Wong didn't respond to a followup question about why reporting the number of patients hospitalized because of COVID-19 could hamper patient privacy.
Kristen Bonilla, a spokeswoman for Hawaii Pacific Health, which oversees Kapiolani Medical Center for Women and Children, said hospital officials are discussing the issue with the Healthcare Association of Hawaii and "hoping that either they or DOH can make that distinction when presenting those numbers moving forward to provide a clearer picture for the public."
The Healthcare Association of Hawaii didn't respond to a question about whether all of its hospitalization data, covering all age groups, is aggregated in the same way. Those numbers also are closely watched as the state's health care resources, including oxygen supplies and capacity within intensive care units, remain strained.

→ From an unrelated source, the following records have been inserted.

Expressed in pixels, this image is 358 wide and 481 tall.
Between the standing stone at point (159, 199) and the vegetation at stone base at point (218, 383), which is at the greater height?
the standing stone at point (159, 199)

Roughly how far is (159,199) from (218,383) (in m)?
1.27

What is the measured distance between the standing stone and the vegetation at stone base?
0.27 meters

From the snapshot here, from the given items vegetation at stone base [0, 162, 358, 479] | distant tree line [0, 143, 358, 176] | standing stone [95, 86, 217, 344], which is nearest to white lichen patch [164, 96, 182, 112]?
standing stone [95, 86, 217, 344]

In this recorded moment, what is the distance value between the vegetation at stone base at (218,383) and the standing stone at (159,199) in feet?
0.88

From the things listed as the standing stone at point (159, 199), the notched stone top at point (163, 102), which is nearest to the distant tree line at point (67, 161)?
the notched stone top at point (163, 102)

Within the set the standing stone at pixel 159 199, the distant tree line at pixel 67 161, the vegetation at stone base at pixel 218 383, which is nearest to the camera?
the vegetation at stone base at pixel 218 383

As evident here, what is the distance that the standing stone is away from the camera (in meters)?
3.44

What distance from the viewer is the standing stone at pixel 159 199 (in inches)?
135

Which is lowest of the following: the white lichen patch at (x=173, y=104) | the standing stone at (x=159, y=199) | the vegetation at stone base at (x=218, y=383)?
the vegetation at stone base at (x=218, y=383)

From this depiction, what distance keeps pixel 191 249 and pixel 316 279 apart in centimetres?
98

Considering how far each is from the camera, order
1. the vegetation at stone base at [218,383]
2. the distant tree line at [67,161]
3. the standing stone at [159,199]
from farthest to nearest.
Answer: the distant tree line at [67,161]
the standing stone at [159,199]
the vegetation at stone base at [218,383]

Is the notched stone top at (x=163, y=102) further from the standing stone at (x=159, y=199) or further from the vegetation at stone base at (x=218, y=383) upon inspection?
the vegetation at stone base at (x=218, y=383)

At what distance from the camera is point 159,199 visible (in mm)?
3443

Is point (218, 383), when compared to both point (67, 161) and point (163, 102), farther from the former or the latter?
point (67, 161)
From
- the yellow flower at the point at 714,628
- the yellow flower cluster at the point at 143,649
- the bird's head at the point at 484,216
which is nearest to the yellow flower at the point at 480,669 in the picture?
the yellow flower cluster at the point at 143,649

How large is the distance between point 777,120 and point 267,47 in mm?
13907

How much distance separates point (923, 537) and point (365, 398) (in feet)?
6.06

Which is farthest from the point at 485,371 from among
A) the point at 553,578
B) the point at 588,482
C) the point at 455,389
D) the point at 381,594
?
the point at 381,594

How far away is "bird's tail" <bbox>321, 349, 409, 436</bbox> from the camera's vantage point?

Watching the data Government leaders stand ready to enact more public restrictions, such as curfews and further limits on social gatherings, if hospitalizations climb.
On Friday, Lt. Gov. Josh Green reported 320 patients hospitalized with COVID-19 statewide, with numbers trending down in recent days.
But on July 7, the hospitalization number jumped to 473, according to state data, coming dangerously close to the 500 threshold Green has cited as a tipping point. If numbers get that high, Green, who also works as an emergency room physician, has said he would recommend that Gov. David Ige impose lockdowns.
"If we get anywhere near 500, you are going to have to take very strong action, life-preserving action, and that would likely come in the form of at least a temporary shutdown based on some standards, " Green told the Star-Advertiser's Spotlight Hawaii live online program on Aug. 30. Green said at that point hospitals could be so strained they would have to begin rationing critical care.
Asked later whether he was concerned the hospitalization data could be inflated because of the way it's collected, Green said there are instances that could skew the figures. For example, he said people can test positive for COVID-19 three or four months after they contracted the illness even though they have no symptoms and have been admitted to the hospital for a non-COVID-19-related ailment.
But Green said he didn't think it was a major issue.
"On occasion, they may track at a slightly higher number. But these are basically the numbers, " he said.